(Collected data entries)
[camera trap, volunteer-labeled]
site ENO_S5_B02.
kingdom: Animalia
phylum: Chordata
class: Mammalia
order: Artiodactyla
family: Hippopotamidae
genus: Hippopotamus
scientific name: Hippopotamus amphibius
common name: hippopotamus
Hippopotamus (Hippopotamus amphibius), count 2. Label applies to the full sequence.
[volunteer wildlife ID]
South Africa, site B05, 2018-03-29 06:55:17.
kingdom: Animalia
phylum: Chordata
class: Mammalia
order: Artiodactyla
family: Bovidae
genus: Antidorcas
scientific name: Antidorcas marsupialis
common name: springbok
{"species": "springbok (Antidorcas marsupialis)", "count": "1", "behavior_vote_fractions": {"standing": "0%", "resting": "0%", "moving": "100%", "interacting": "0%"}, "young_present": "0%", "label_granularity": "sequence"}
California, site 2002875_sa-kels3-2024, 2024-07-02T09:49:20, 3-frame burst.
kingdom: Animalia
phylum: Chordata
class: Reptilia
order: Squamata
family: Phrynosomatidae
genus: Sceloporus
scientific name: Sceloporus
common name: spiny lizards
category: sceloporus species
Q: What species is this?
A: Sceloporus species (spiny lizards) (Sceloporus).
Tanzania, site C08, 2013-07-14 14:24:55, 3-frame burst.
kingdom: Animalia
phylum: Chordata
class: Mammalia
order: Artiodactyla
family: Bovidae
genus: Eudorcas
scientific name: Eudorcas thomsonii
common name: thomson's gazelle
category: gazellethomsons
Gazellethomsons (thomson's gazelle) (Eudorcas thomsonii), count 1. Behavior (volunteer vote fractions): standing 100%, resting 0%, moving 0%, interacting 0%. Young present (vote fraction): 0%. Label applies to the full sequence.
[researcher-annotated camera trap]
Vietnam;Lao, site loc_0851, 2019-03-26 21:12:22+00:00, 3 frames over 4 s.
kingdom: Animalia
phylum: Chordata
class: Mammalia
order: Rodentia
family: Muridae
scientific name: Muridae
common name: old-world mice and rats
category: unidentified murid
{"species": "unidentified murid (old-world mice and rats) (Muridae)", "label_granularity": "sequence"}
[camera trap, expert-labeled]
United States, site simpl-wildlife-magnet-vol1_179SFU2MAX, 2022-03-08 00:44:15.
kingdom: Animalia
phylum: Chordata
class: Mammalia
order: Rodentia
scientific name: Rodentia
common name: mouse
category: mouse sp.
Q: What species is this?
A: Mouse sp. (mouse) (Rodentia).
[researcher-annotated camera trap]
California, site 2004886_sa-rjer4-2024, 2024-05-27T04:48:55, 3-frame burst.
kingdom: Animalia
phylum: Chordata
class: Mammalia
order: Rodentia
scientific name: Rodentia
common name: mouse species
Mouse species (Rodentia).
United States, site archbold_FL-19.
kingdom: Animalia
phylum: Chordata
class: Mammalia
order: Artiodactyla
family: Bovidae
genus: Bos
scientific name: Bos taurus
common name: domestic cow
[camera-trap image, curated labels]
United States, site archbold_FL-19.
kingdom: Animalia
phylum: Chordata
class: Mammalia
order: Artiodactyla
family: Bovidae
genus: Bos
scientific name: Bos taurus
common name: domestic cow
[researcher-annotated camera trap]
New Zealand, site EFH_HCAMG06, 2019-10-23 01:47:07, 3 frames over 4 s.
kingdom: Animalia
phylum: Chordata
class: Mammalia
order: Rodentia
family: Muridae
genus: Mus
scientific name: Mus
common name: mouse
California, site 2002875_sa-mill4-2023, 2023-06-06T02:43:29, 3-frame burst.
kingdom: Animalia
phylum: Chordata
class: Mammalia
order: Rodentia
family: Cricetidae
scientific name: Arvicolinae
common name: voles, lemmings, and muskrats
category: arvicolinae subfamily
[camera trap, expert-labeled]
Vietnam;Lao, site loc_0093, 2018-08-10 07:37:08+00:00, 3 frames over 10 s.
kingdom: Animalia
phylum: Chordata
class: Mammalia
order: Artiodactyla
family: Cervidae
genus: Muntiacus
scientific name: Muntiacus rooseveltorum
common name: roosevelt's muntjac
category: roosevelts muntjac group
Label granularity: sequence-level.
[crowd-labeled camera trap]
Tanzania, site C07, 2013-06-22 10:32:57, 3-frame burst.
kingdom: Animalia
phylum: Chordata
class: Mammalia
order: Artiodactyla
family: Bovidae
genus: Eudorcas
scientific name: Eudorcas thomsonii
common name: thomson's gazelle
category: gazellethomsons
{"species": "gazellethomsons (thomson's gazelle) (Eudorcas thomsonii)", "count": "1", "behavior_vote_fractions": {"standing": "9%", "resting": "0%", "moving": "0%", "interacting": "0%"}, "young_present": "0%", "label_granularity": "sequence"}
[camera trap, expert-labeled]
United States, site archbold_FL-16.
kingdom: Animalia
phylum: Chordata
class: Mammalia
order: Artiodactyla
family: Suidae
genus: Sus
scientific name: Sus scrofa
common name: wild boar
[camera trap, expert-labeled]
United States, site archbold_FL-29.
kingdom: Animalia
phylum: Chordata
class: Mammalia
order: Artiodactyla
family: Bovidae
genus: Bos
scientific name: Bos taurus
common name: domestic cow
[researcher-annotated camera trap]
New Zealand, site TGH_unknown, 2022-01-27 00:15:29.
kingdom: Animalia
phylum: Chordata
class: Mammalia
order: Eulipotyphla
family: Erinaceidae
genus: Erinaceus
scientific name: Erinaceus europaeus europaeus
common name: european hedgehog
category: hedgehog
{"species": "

** Exercise directions **
Word for word, output the lines of the data from its first line through the line where "common name: springbok" appears, and stop there.

** Response box **
[camera trap, volunteer-labeled]
site ENO_S5_B02.
kingdom: Animalia
phylum: Chordata
class: Mammalia
order: Artiodactyla
family: Hippopotamidae
genus: Hippopotamus
scientific name: Hippopotamus amphibius
common name: hippopotamus
Hippopotamus (Hippopotamus amphibius), count 2. Label applies to the full sequence.
[volunteer wildlife ID]
South Africa, site B05, 2018-03-29 06:55:17.
kingdom: Animalia
phylum: Chordata
class: Mammalia
order: Artiodactyla
family: Bovidae
genus: Antidorcas
scientific name: Antidorcas marsupialis
common name: springbok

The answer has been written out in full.